Evet, epey sadeydi. Orada da böyle çıkmazların peşindeydim, zaten adı da Noirland: kara diyar. Ama orada çocukluğumdan çok referans vardı. Kağıt olmasının sebebi de oydu zaten. Ansiklopedileri karıştırıp, figürleri ve tarihi referansları oradan toplamıştım. Daha emprovize, buruşuk kağıtlar, kasten katlamalarla bir biçim ve ifade alanı rahatlığı hissetmiştim. İçine yine dijital bir takım çalışmalar girmişti ama nedense planimetrik, tek planda, daha böyle sade, kaba ve net planlı bir sergi kurgusu gözümde canlanmıştı. Bu sergi ona göre hem renk armonisi açısından hem de biçimsel anlamda çok renkli. Bu sergide plastik parçalar, oyuncaklar ve oyuncakları kasti biçimde değiştirme var. Hamur yerleştirme, yüzlere yapılan müdahaleler… Geçen serginin disiplininden epey farklı. Ama yine de hedeflenen yaklaşım aynı.
Serginin bu kadar renkli olmasının kavramsal çerçevesiyle bir bağlantısı var mı?

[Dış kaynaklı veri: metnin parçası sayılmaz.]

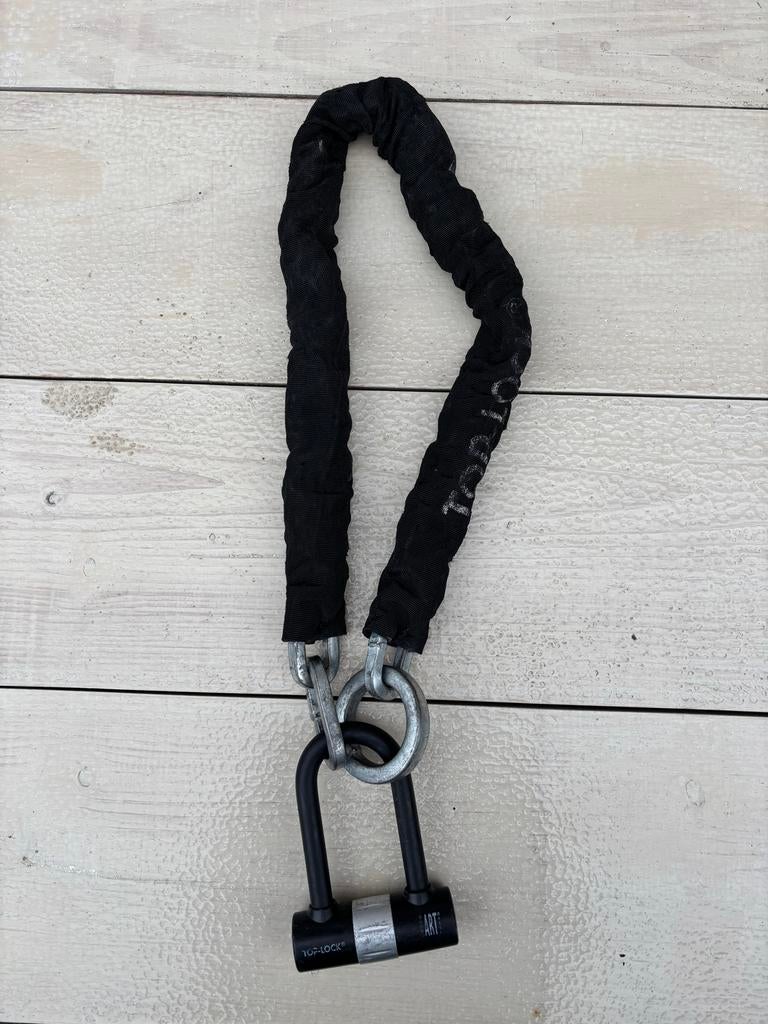 Top-Lock ART Fietsslot - Kettingslot, Ophalen of Verzenden, Gebruikt, Kettingslot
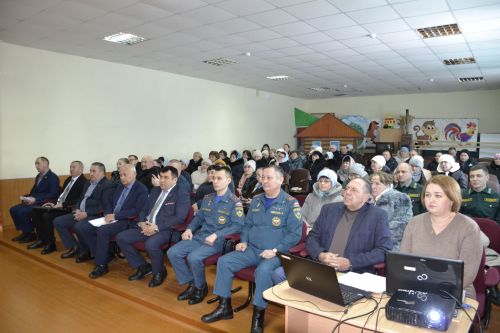 Первый сход граждан в селах Мензелинского района прошел в Атрякле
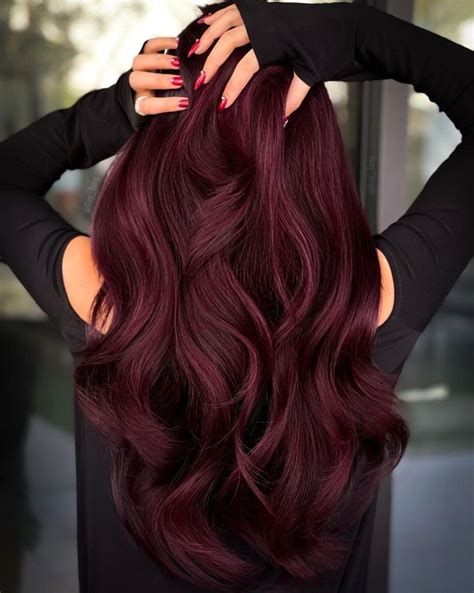 Red black hair color. Melted caramel. Y2K beauty trends dominated 2023, including a resurgence of bright, chunky, look-at-me highlights. For 2024, however, highlights are warming up and melting down across brunettes ... 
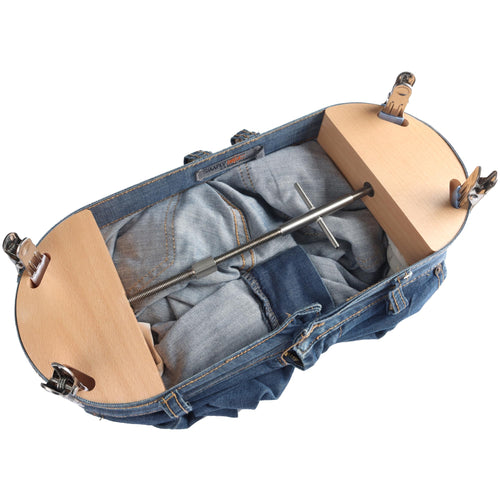SAICOOS Hosenbunddehner für Jeans aus Buche, verstellbarer Bunddehner 64–154 cm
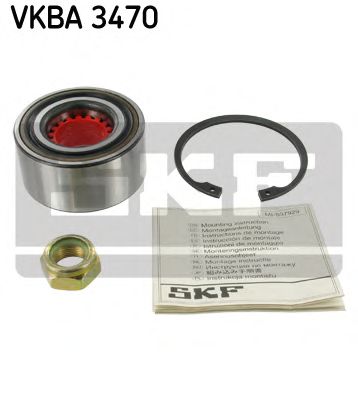 Ступичный подшипник SKF VKBA 3470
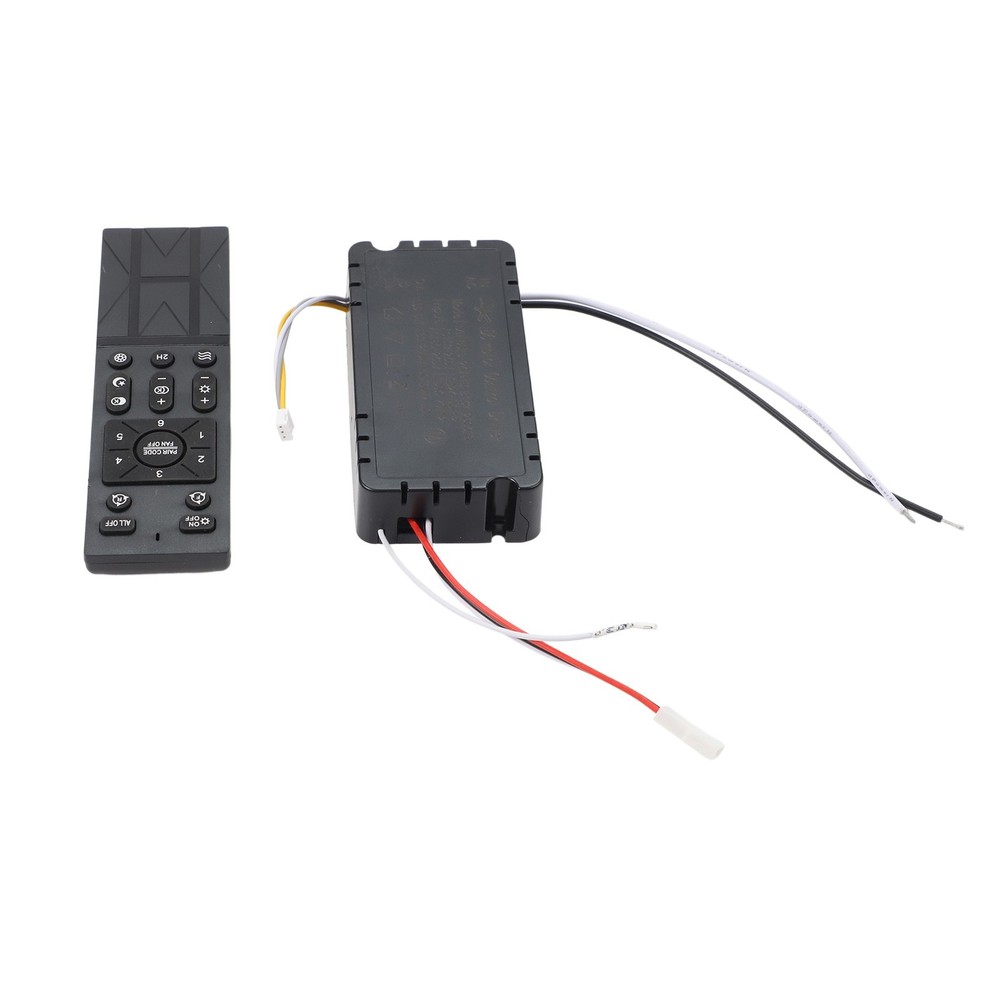Flexible Ceiling Fan Light Remote With 6 Speed Settings And Easy Reset
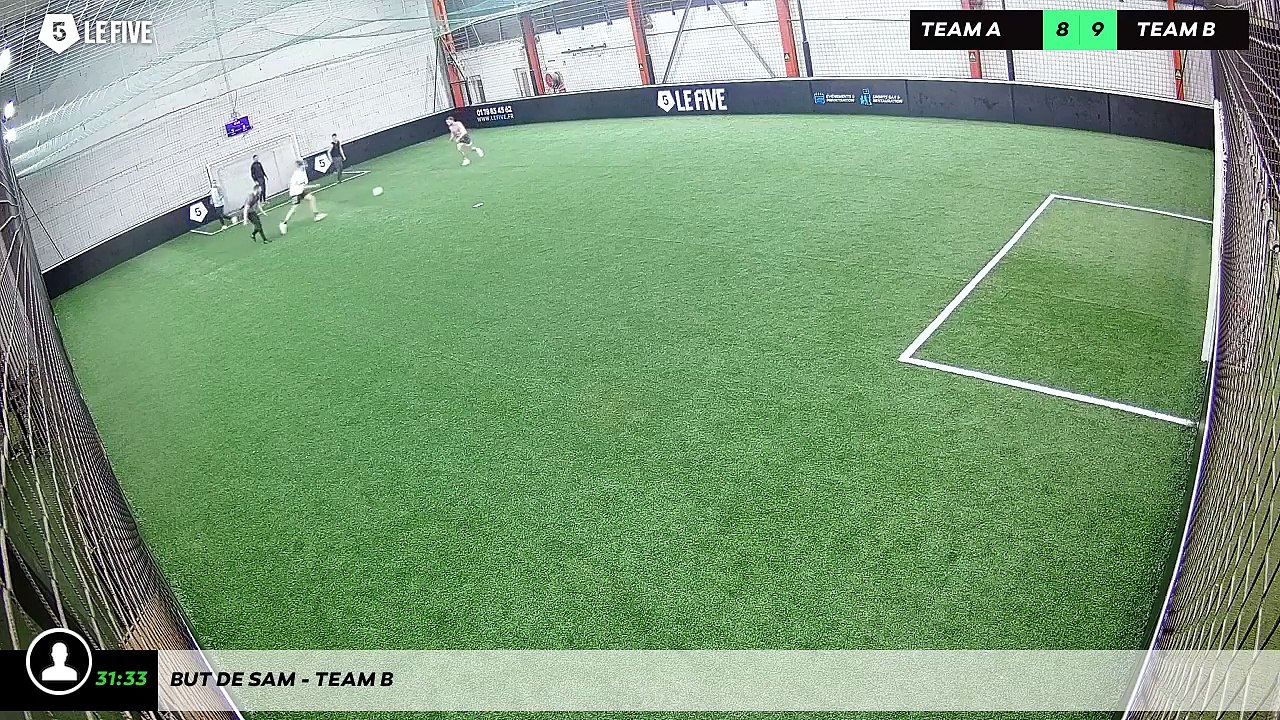 But de Sam - Team B
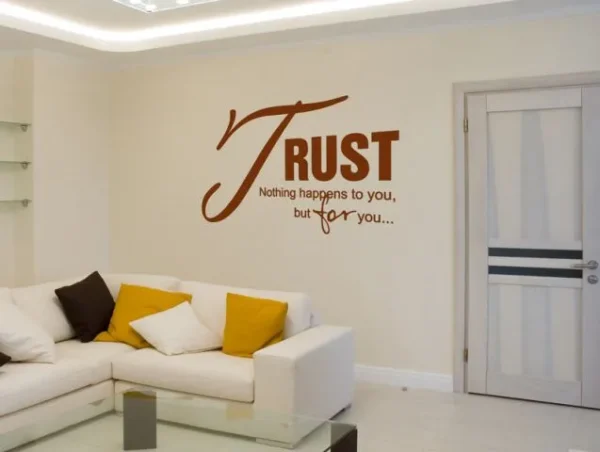 Trust…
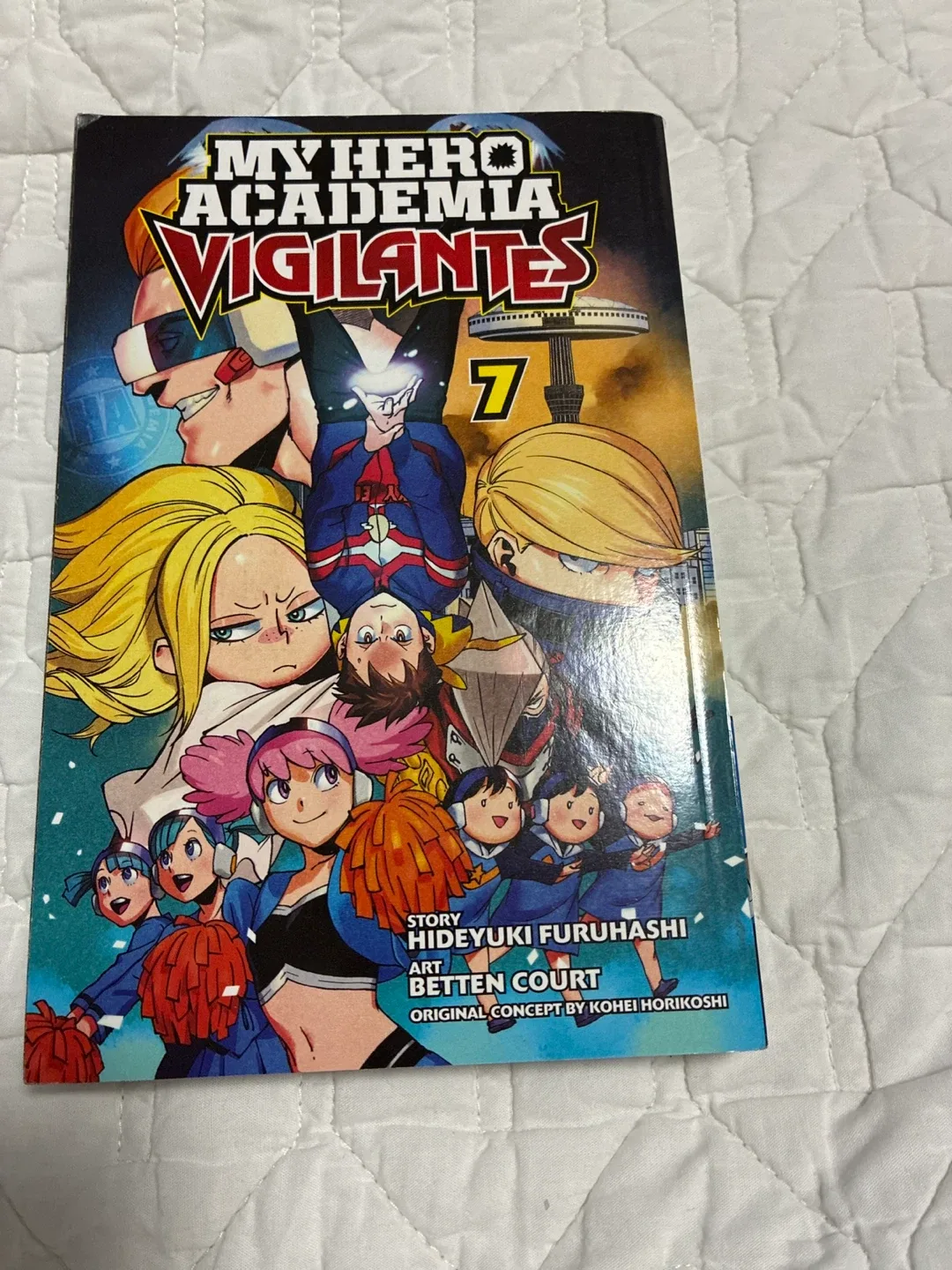 My Hero Academia: Vigilantes Manga Volume 7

Var tabii ki. Örneğin kırmızının hakim olması sanat tarihinde de kırmızının dini liderlere referans vermesiyle ilgili. Kıyafet ve kostümler aslında çok tarihi referans verir. Bir yakanın bile bir serüveni vardır.
Kostümle de çok ilgileniyorsunuz sanırım…
Çok. Mesela 17. yüzyılda Fransa’da ve İngiltere’de o zamanki mimari yapıların çatılarından akan yağmur ve pis su, henüz alt yapı mantığının oluşmaması, pencerelerden dışkıların atılması, parfümün gelişimi, Katolik inancından gelen yıkanmama geleneği, o şapkaların oluklu oluşu ve yağmur suyunu omuzların da dışına doğru akışını sağlaması bir serüven aslında. Bu serüven bize hem zamanı hem de zamanın inanışı ve coğrafi koşulları hakkında bilgi veriyor. Tarihin her süreci kıyafet ve kostümlerimizde mevcut. O döneme ait giyiniyoruz ve dönemin gereksinimleri de bir canlının evrim geçirmesi gibi evriliyor. Bu da özellikle benim gibi sanatında form ve biçim arayışını devam ettiren, bunu bir tarafından yakalayan ve sürdüren bir insan için de çok cezbedici bir alan.
Son olarak yakın gelecekte göreceğimiz, üzerinde çalıştığınız bir projeniz var mı?
Yeni küçük bir seri var, arada sürpriz dalgalar ortaya çıkıyor. Geçen sene kırmızı kanal gözlük takıp farklı paralar yapmıştım. Gözlükle bakıldığı zaman mavileri koyulaştırıp kırmızıları nötrleştiriyordu. Bu şekilde bir hikaye anlatıyordu. Gözlüğü çıkardığınızda kırmızı mavinin önüne çıkıyordu ve başka bir hikâye anlatıyordu. Görünebilen ve görünmeyen olmak üzere iki katmanlı paralardı. Paranın diğer tarafında duran liderin tarihine küçük bir gönderme yapan veya kendi sıfırlarını atan paralar vardı. Bu şekilde farklı hikâyeler ortaya çıkabiliyor. Şu an aklımda buna benzer bir şey yok ama yeni bir seri bitirdim şimdi. Yeni bir malzemeyi işin içine soktum. Onunla ilgili belki eylül ayı gibi yeni bir şeyler olabilir.
*“Tyrant’s Reign and Titan’s Slain” 15 Nisan’a dek x-ist’de ziyaret edilebilecek.